— Begin Data for this exercise —

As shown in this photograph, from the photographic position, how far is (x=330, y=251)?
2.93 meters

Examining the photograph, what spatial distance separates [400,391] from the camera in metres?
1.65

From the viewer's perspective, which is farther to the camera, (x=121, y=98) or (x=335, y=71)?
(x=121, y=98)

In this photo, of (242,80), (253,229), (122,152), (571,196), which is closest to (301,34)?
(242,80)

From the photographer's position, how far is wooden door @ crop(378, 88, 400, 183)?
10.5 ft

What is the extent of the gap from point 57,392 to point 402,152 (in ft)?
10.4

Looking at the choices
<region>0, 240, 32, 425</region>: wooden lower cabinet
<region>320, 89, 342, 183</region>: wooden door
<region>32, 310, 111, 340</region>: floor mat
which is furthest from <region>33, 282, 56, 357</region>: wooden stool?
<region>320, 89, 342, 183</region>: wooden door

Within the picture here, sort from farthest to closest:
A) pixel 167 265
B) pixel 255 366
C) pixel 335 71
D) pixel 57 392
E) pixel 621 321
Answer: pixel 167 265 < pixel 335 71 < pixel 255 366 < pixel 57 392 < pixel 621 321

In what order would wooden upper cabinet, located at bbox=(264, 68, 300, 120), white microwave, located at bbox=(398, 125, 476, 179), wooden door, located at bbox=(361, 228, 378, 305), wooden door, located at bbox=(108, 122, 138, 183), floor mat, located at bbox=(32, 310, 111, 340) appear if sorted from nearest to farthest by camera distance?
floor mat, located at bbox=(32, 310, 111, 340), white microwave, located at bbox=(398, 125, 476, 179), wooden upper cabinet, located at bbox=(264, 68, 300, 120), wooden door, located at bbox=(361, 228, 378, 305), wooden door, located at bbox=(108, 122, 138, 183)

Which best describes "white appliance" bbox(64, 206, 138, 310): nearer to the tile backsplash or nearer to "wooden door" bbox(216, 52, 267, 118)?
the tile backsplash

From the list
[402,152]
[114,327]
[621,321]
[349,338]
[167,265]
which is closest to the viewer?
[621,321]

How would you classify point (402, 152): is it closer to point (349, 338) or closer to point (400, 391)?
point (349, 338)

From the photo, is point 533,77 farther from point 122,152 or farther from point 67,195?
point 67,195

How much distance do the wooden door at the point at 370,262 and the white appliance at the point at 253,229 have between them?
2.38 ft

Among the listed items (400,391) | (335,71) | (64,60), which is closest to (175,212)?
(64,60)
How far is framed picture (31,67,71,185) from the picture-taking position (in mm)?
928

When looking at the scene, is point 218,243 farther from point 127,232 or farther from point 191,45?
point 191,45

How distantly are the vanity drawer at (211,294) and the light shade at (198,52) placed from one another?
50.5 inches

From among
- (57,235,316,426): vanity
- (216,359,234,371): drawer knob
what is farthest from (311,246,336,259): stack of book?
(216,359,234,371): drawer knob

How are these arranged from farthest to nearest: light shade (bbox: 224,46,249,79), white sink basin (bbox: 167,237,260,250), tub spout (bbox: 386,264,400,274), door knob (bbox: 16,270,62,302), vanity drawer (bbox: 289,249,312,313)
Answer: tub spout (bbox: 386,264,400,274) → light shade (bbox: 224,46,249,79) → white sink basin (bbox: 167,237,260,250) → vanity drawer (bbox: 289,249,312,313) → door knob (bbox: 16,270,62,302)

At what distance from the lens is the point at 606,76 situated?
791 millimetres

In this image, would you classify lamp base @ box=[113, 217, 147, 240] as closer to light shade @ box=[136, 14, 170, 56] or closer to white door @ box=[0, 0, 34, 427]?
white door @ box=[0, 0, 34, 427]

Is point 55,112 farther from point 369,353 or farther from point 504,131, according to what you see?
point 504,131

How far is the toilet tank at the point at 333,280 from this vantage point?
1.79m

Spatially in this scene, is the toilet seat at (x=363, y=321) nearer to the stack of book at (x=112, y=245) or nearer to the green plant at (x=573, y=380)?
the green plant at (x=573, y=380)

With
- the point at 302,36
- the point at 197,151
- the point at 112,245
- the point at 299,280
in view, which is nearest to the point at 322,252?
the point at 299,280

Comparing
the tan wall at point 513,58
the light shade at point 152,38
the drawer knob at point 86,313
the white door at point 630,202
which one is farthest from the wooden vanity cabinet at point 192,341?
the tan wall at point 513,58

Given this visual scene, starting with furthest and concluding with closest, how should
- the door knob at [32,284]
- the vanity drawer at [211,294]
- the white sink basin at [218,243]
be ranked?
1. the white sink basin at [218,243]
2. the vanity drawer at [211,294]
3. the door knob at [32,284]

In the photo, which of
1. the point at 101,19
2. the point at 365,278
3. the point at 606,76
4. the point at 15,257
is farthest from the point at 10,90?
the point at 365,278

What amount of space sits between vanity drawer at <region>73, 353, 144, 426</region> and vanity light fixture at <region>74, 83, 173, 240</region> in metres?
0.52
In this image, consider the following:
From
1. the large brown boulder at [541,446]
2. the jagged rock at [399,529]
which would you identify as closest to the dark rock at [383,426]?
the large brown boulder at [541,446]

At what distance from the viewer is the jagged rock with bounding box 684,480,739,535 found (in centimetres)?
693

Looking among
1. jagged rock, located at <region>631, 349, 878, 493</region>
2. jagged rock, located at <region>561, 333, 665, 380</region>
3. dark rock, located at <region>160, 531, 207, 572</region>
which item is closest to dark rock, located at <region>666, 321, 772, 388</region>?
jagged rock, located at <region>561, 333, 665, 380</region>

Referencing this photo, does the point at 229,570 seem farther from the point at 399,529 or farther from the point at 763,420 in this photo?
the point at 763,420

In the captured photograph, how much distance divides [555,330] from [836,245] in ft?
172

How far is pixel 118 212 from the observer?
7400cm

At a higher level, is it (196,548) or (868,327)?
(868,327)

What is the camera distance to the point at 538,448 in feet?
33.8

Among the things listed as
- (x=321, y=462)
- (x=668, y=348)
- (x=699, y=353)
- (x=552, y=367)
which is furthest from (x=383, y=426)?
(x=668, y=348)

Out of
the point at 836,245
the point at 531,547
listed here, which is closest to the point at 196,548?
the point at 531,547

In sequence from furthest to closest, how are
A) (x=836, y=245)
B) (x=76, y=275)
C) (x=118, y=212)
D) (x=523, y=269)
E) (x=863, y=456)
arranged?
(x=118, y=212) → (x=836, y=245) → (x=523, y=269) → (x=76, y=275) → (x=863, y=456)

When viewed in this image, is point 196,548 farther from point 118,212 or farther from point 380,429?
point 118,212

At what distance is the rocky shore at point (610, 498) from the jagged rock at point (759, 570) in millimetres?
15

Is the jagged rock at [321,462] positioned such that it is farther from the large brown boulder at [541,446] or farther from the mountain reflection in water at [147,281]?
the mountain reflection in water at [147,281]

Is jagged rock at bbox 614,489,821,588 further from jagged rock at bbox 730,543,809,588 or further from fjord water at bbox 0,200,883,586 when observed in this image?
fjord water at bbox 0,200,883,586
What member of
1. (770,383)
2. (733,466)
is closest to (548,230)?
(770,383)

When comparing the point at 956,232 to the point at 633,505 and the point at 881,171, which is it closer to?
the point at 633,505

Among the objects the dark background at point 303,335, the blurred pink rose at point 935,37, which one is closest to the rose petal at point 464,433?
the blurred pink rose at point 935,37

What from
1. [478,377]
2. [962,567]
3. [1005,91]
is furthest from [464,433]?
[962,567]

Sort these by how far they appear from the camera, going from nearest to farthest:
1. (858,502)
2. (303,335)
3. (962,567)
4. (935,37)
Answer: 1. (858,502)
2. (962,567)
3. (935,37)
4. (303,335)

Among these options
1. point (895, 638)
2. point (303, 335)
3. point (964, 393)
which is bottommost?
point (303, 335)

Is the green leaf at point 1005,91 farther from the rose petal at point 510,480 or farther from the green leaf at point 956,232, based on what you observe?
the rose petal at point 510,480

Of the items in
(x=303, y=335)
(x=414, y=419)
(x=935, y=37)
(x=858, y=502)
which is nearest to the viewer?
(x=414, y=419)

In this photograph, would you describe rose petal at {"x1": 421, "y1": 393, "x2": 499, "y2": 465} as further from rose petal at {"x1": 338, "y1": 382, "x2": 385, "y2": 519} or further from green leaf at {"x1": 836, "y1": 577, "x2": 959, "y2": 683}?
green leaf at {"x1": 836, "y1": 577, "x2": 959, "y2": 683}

— End Data for this exercise —

## Exercise instructions
Rewrite the records, starting at the line that has "What member of" and stopping after the line that has "4. (303,335)", with "dark background" replaced by "black backdrop" and everything else left unchanged.

## Solution to the problem
What member of
1. (770,383)
2. (733,466)
is closest to (548,230)?
(770,383)

When comparing the point at 956,232 to the point at 633,505 and the point at 881,171, which is it closer to?
the point at 633,505

Among the objects the black backdrop at point 303,335, the blurred pink rose at point 935,37, which one is closest to the rose petal at point 464,433?
the blurred pink rose at point 935,37

What from
1. [478,377]
2. [962,567]
3. [1005,91]
is furthest from [464,433]?
[962,567]

Sort these by how far they appear from the camera, going from nearest to farthest:
1. (858,502)
2. (303,335)
3. (962,567)
4. (935,37)
Answer: 1. (858,502)
2. (962,567)
3. (935,37)
4. (303,335)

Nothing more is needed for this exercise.